## [What you are asked to do]
Each record, word for word and stripped of pictures, is what the answer should contain.

## [Listed records]
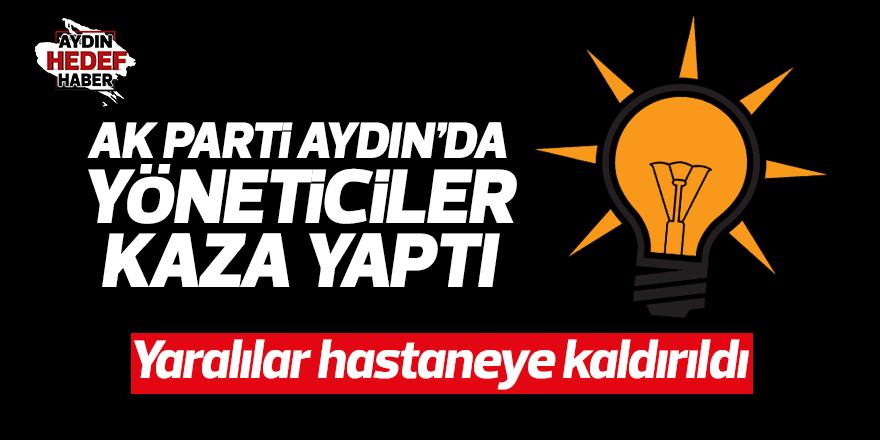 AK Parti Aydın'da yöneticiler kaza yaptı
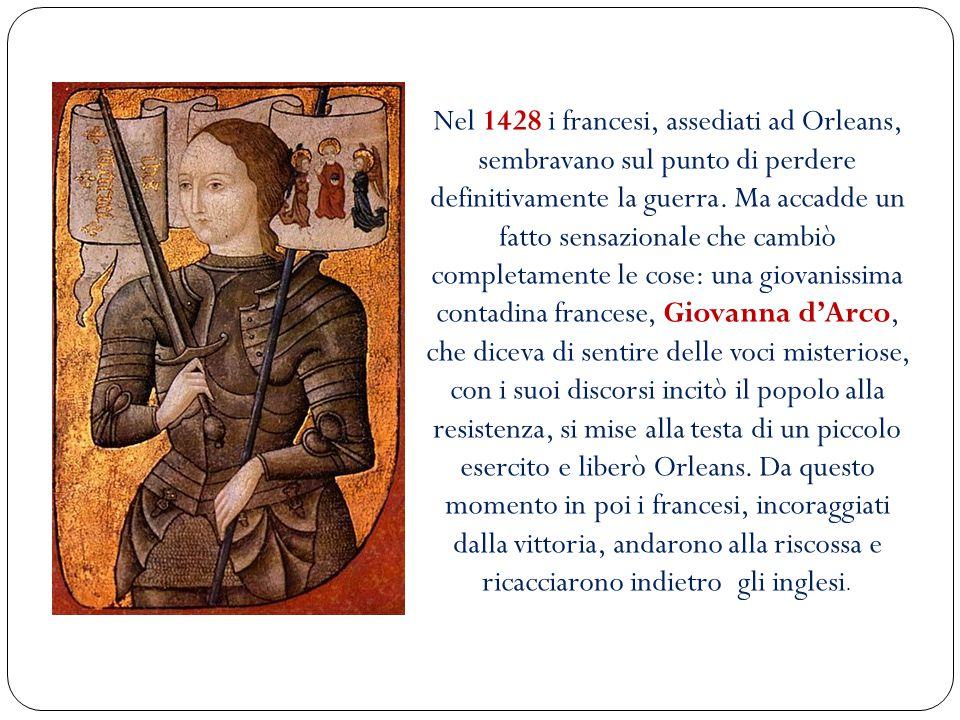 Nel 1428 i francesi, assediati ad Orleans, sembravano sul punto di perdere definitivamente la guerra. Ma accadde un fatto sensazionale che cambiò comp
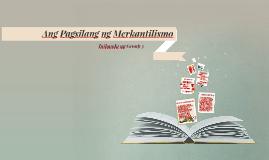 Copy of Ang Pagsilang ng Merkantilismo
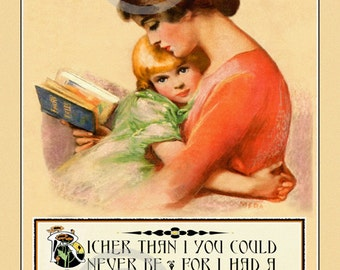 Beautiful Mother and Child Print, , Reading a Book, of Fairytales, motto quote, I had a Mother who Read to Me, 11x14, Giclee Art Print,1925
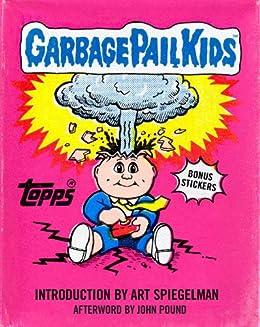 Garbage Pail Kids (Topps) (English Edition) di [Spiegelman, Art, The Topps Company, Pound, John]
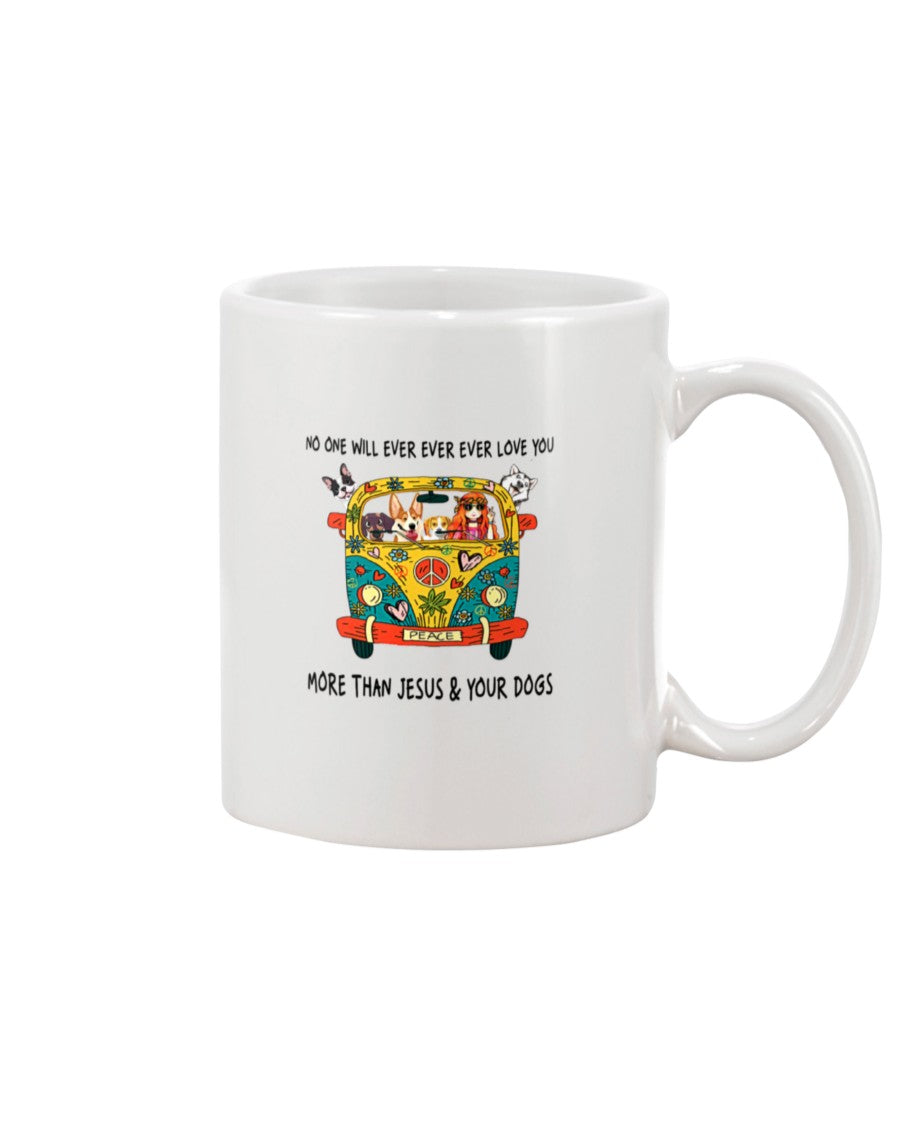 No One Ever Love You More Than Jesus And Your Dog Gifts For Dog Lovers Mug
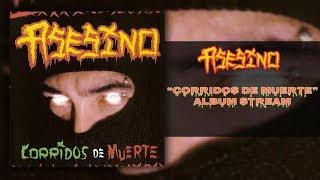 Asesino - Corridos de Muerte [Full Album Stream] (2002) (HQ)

## [Response to this task]
 AK Parti Aydın'da yöneticiler kaza yaptı
 Nel 1428 i francesi, assediati ad Orleans, sembravano sul punto di perdere definitivamente la guerra. Ma accadde un fatto sensazionale che cambiò comp
 Copy of Ang Pagsilang ng Merkantilismo
 Beautiful Mother and Child Print, , Reading a Book, of Fairytales, motto quote, I had a Mother who Read to Me, 11x14, Giclee Art Print,1925
 Garbage Pail Kids (Topps) (English Edition) di [Spiegelman, Art, The Topps Company, Pound, John]
 No One Ever Love You More Than Jesus And Your Dog Gifts For Dog Lovers Mug
 Asesino - Corridos de Muerte [Full Album Stream] (2002) (HQ)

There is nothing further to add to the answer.